Is it a duck? Is it an egg?
It's not a riddle, it's an ancient, somewhat misunderstood Asian delicacy.
A long time ago, on a smallholding in the rich Jiangnan farmlands, a farmer went about his early morning egg-collecting chores. As he sought out the nooks and crannies on the farm, he suddenly discovered a well hidden nest where the mother duck had obviously been brooding.
Curious, the farmer went nearer and examined the eggs. They seemed to be all fertilized, and he decided a new brood of ducklings was definitely on the way. There were too many eggs in the nest, so he decided to remove a few, with the vague idea of getting another duck to incubate them.
As he walked back, he could have accidentally dropped an egg. It cracked but did not break.
It was nearing lunchtime, and so rather than waste the egg, the farmer's wife cooked it in the rice pot.
That could well be how the first maojidan, or "egg with fur", came about. A more elegant name is huozhuzi, or "living pearl". And these delicacies have been enjoyed in Southern China for as long as we can remember.

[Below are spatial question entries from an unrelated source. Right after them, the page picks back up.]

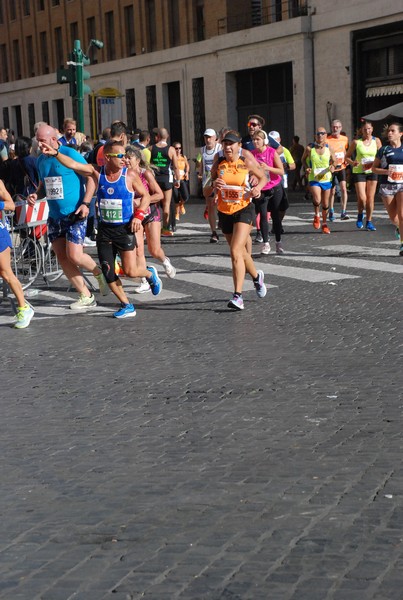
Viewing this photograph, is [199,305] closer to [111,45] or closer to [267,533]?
[267,533]

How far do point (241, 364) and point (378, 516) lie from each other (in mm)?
3546

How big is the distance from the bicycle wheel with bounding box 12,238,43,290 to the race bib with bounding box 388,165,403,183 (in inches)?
184

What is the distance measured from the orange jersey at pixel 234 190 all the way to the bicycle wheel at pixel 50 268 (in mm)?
2884

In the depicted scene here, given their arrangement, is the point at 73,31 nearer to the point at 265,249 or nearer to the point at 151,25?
the point at 151,25

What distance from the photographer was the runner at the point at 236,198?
35.2 ft

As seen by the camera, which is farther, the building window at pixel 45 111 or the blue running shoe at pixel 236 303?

It is both egg, and meat since the embryo is half developed in the egg and the little bird is starting to form around the egg yolk.
When the southern Chinese emigrated to surrounding Southeast Asia, they brought this portable, nutritious snack along on the journeys. It took root best in the Philippines where it became known as balut. Vietnam sells these as popular street food, too, and calls them trunk vit lon. In Thailand, Cambodia and Laos, they are also commonly eaten.
From the first accidental discovery, the production of these embryonic snacks has come a long way.
Fertilized chicken or duck eggs can be used, but duck eggs are preferred since they are larger, and the meat and broth are tastier.